Hollande, acculé par les résultats catastrophiques des municipales à changer de premier ministre, a donc choisi le candidat des sondages. Ce que Mitterrand n’avait pas fait à la suite des municipales perdues de 1983, conservant encore Pierre Mauroy une année, Hollande a été contraint de s’y résigner,...
...en raison non seulement de l’ampleur de la débâcle électorale mais surtout de la personnalité de Jean-Marc Ayrault qui, contrairement à Mauroy, n’a jamais su revêtir les oripeaux de sa fonction. Son incapacité à obtenir la solidarité au sein de son équipe en était le signe le plus révélateur. Manuel Valls saura-t-il faire régner la discipline à l’intérieur de son « gouvernement de combat » ?
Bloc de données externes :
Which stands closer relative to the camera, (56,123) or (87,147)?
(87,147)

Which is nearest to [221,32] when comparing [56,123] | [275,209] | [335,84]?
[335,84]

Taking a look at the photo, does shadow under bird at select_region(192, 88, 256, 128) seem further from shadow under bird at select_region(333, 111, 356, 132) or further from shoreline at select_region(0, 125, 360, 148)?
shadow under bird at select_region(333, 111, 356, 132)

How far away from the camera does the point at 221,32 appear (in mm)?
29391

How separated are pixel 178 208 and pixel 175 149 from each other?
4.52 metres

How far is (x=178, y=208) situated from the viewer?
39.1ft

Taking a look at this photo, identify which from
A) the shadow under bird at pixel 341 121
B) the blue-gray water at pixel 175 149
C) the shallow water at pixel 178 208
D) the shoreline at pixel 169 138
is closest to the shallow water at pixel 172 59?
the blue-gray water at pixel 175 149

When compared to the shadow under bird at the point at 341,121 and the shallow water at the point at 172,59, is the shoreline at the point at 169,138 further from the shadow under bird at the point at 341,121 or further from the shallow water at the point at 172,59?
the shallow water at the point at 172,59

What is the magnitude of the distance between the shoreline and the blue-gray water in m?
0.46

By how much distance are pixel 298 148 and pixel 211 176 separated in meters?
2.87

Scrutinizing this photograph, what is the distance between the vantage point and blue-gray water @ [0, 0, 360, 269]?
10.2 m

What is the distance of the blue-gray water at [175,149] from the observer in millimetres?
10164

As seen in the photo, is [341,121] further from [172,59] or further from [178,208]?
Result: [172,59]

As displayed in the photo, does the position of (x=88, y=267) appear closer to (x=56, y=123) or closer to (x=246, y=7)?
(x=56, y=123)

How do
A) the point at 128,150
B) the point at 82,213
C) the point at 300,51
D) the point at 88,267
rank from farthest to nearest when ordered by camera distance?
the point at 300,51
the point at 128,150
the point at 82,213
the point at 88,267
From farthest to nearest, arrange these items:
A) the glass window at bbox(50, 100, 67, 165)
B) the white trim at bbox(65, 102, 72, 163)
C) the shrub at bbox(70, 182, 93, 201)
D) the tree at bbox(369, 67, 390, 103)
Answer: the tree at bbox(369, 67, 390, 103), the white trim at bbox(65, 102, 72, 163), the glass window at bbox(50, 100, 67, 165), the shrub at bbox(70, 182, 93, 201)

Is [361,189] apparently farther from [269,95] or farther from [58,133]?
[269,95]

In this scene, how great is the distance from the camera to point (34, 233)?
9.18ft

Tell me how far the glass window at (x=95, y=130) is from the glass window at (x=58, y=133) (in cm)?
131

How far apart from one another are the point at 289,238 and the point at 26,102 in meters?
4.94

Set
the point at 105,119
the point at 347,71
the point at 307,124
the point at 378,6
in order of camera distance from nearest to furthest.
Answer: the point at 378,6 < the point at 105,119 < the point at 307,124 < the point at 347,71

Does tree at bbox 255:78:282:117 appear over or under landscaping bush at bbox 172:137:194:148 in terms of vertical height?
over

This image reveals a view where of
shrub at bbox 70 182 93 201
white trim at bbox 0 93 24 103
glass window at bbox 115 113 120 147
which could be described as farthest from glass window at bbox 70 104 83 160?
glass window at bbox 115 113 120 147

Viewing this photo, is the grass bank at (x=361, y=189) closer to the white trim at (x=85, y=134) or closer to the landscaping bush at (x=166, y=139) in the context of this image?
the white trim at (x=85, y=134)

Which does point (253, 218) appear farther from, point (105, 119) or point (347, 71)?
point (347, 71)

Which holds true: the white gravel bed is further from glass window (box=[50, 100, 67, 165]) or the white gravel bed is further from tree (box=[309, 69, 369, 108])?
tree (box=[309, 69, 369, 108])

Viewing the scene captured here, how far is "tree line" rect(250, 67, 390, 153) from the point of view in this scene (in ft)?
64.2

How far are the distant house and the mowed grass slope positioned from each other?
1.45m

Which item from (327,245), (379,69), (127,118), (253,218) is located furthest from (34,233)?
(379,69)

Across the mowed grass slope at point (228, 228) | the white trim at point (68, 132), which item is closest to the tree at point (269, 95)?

Il ne fallait évidemment pas s’attendre de la part du président de la république à un choix original, même si la gauche de la gauche ne peut que critiquer une nomination qui confirme l’orientation sociale libérale du quinquennat, alors que la claque électorale reçue par la majorité légale est due moins à une vague bleue qu’à l’abstention des électeurs les plus à gauche de Hollande, ce que confirment les relativement bons scores des communistes, mélenchonistes et autres écologistes. Le risque politique pour Hollande n’est pas nul, le parti socialiste ayant vu sa faible majorité parlementaire fondre comme neige au soleil, depuis deux ans, au gré des législatives partielles. Et il n’est pas interdit de penser que Valls pourrait être, sous la Ve république, le deuxième premier ministre à voir, à plus ou moins long terme, son gouvernement censuré par le parlement. Mais Hollande, coincé entre les exigences de Bruxelles et les mauvais chiffres du déficit public et du chômage, en proie, de plus, à une chute de confiance historique qui fragilise sa légitimité, veut rassurer les marchés tout en stabilisant son impopularité. Ayant, semble-t-il, fait son deuil, au moins temporairement, de son électorat le plus à gauche, il pense faire coup double, voire triple ou quadruple, en nommant à Matignon Valls, déjà comparé à Michel Rocard, ou Gerhard Schröder : rassurer Bruxelles sur l’orientation libérale du quinquennat — le « choc de solidarité » n’ayant été annoncé par Hollande que pour la perspective en pendant du « choc de compétitivité » —, donner des gages au Medef — Valls était favorable à l’assouplissement des 35 heures et à la TVA sociale —, satisfaire les Etats-Unis et Tel Aviv sur la politique étrangère du nouveau gouvernement — le tropisme atlantiste et sioniste de Hollande étant une constante partagée par le nouveau premier ministre –, plaire, enfin, à l’électorat de droite, auprès duquel la popularité de Valls, qui repose sur un malentendu, risque d’être de courte durée.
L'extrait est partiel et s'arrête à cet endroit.